Correlation Between Orient Telecoms and Canadian General
Can any of the company-specific risk be diversified away by investing in both Orient Telecoms and Canadian General at the same time? Although using a correlation coefficient on its own may not help to predict future stock returns, this module helps to understand the diversifiable risk of combining Orient Telecoms and Canadian General into the same portfolio, which is an essential part of the fundamental portfolio management process.
By analyzing existing cross correlation between Orient Telecoms and Canadian General Investments, you can compare the effects of market volatilities on Orient Telecoms and Canadian General and check how they will diversify away market risk if combined in the same portfolio for a given time horizon. You can also utilize pair trading strategies of matching a long position in Orient Telecoms with a short position of Canadian General. Check out your portfolio center. Please also check ongoing floating volatility patterns of Orient Telecoms and Canadian General.

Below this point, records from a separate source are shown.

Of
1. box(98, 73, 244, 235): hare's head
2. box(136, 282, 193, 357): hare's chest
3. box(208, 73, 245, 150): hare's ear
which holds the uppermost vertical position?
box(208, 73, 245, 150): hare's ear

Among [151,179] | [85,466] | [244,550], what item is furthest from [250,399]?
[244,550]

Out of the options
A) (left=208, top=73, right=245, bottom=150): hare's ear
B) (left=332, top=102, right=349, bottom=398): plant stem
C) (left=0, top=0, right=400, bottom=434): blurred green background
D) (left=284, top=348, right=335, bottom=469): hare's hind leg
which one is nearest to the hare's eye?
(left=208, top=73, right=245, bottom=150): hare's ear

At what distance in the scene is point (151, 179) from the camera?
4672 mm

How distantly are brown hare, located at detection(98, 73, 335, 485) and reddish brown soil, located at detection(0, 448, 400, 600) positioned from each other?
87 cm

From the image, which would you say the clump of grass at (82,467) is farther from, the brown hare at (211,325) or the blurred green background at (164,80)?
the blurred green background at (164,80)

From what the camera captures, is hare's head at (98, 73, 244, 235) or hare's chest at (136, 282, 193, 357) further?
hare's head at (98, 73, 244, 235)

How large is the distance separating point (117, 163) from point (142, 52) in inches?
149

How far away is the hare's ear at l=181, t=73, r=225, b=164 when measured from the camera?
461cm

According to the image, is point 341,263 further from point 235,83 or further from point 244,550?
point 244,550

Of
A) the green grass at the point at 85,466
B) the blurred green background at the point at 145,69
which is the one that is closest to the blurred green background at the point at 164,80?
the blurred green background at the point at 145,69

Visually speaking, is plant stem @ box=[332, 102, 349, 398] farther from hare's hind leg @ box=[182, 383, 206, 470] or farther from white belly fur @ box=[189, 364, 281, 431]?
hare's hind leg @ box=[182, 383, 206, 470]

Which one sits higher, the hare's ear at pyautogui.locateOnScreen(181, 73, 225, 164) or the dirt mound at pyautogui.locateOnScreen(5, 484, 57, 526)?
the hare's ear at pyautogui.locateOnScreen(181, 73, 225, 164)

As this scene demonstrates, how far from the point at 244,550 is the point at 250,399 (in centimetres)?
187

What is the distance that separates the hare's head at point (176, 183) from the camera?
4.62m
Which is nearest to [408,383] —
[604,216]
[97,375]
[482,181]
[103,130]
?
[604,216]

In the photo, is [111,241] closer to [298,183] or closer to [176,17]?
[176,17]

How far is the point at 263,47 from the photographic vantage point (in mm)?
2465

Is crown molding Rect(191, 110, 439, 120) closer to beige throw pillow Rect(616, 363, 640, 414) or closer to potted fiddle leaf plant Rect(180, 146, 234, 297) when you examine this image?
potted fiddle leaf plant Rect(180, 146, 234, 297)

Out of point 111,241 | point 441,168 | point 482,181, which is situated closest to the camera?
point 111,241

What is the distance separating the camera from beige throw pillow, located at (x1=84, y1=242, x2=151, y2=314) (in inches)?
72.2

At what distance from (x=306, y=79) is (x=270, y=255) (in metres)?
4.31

Diversification Opportunities for Orient Telecoms and Canadian General
-0.07 | Correlation Coefficient |
Good diversification
The 3 months correlation between Orient and Canadian is -0.07. Overlapping area represents the amount of risk that can be diversified away by holding Orient Telecoms and Canadian General Investments in the same portfolio, assuming nothing else is changed. The correlation between historical prices or returns on Canadian General Inv and Orient Telecoms is a relative statistical measure of the degree to which these equity instruments tend to move together. The correlation coefficient measures the extent to which returns on Orient Telecoms are associated (or correlated) with Canadian General. Values of the correlation coefficient range from -1 to +1, where. The correlation of zero (0) is possible when the price movement of Canadian General Inv has no effect on the direction of Orient Telecoms i.e., Orient Telecoms and Canadian General go up and down completely randomly.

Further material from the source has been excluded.